The empirical evidence is powerfully persuasive that government in California has grown too large and inefficient. Reducing the size of government in California is a foundational component of economic renewal. The programs and services that survive spending cuts need to ensure better value for taxpayers. We suggest subjecting every state and local government department to the following tests.
First, assess whether each program and department operates in an area in which government is required. Second, if government intervention is need, what is the level of government closest to the people that is best able to deliver the program or service? Research has consistently shown that services delivered by governments closest to the people are more efficient and less susceptible to corruption and capture by special interests.

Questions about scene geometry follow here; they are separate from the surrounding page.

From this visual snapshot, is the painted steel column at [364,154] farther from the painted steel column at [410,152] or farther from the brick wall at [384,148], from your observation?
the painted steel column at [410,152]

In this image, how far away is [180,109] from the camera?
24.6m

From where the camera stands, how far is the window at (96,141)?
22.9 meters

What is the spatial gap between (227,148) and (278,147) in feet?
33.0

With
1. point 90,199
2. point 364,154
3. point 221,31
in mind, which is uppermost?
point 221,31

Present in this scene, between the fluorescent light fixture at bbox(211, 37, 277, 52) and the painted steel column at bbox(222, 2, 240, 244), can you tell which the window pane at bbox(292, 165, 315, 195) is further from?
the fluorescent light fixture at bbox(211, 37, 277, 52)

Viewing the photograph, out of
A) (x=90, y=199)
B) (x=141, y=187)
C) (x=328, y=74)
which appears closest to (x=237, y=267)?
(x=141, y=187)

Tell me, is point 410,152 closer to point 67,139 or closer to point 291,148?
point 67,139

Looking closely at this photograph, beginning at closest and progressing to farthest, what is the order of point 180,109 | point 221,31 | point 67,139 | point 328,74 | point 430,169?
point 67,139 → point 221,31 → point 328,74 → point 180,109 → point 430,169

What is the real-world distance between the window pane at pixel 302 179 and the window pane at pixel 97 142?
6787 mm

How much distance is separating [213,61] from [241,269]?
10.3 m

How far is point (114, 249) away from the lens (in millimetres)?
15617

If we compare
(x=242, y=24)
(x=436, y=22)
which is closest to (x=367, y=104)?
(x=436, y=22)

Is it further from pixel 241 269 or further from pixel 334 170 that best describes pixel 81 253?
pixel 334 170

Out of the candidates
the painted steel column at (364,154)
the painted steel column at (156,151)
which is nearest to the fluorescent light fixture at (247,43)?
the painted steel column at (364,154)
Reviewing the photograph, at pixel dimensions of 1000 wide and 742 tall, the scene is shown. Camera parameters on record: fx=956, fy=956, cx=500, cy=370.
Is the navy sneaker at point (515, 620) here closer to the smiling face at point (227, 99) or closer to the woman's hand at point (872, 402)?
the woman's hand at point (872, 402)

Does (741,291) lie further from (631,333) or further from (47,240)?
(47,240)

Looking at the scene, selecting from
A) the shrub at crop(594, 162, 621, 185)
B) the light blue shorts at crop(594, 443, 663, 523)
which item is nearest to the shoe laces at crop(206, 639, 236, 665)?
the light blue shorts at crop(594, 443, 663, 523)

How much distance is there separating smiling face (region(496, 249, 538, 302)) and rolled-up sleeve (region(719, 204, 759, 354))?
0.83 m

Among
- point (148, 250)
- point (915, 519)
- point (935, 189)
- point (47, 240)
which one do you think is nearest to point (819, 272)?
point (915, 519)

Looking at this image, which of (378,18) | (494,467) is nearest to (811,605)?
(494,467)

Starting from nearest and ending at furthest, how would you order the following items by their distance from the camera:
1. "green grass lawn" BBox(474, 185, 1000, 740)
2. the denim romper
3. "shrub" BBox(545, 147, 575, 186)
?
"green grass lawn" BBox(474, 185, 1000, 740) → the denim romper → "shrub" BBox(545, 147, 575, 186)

Third, what is the proper role for the public and private sectors in each of these areas? The reality is that there is a spectrum of opportunities for both the public and private sectors to participate. The key is to determine the proper mix in each area to achieve efficiency.
These criteria provide a broad framework for evaluating current spending, prioritizing programs and services, and identifying areas for reform. Spending reform is the foundation for downsizing government, achieving a sustainably balanced budget, and restoring prosperity to the Golden State.
Nothing contained in this blog is to be construed as necessarily reflecting the views of the Pacific Research Institute or as an attempt to thwart or aid the passage of any legislation.